The West Bank Is Awash in Anti-Palestinian Violence

The war in Gaza has emboldened settlers in the West Bank. In five accounts from the occupied territory, Palestinians speak of terrifying, ever-present settler violence — beatings, killings, house raids — backed up by the Israeli military.

Israeli police intervene in demonstrations in Ramallah

Israeli forces intervene in demonstrations with bullets, rubber bullets, and tear gas as a group of Palestinians gather near the Beit El military checkpoint to stage a protest against Israeli attacks in Ramallah, West Bank on October 16, 2023. (Issam Rimawi / Anadolu via Getty Images)


For Palestinians living in the West Bank, settler violence has long been a relentless facet of everyday life. With the formation of Israel’s far-right coalition government in December 2022, settler attacks have only escalated, graduating from small-scale attacks on shepherds grazing their flock to mob violence on whole communities.

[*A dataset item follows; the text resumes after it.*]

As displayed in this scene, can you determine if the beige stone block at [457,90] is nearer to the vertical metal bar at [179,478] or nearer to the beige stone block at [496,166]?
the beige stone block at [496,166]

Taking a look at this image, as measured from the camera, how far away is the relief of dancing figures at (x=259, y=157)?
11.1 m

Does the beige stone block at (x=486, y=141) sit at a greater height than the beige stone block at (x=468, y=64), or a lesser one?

In February, after a Palestinian gunman killed two Israelis near the West Bank town of Huwara, settlers rampaged through the Palestinian town, killing one resident and wounding one hundred, in addition to vandalizing homes and shops and setting hundreds of cars afire. At the time, Bezalel Smotrich, Israeli finance minister and head of civil administration in the West Bank, called for Huwara to be “wiped out.” Several months later, the pattern repeated after a Palestinian gunman killed four Israelis near the settlement of Eli, triggering a Huwara-style riot where hundreds of settlers entered nearby Palestinian villages and attacked residents and property.

Once again, the government spurred on the settlers, with Israel’s national security minister, Itamar Ben-Gvir, calling for a military operation in the West Bank that would “blow up buildings [and] assassinate terrorists — not one, or two, but dozens, hundreds, or if needed, thousands.” Israeli police and the army are often party to such settler violence, either through inaction or through direct participation.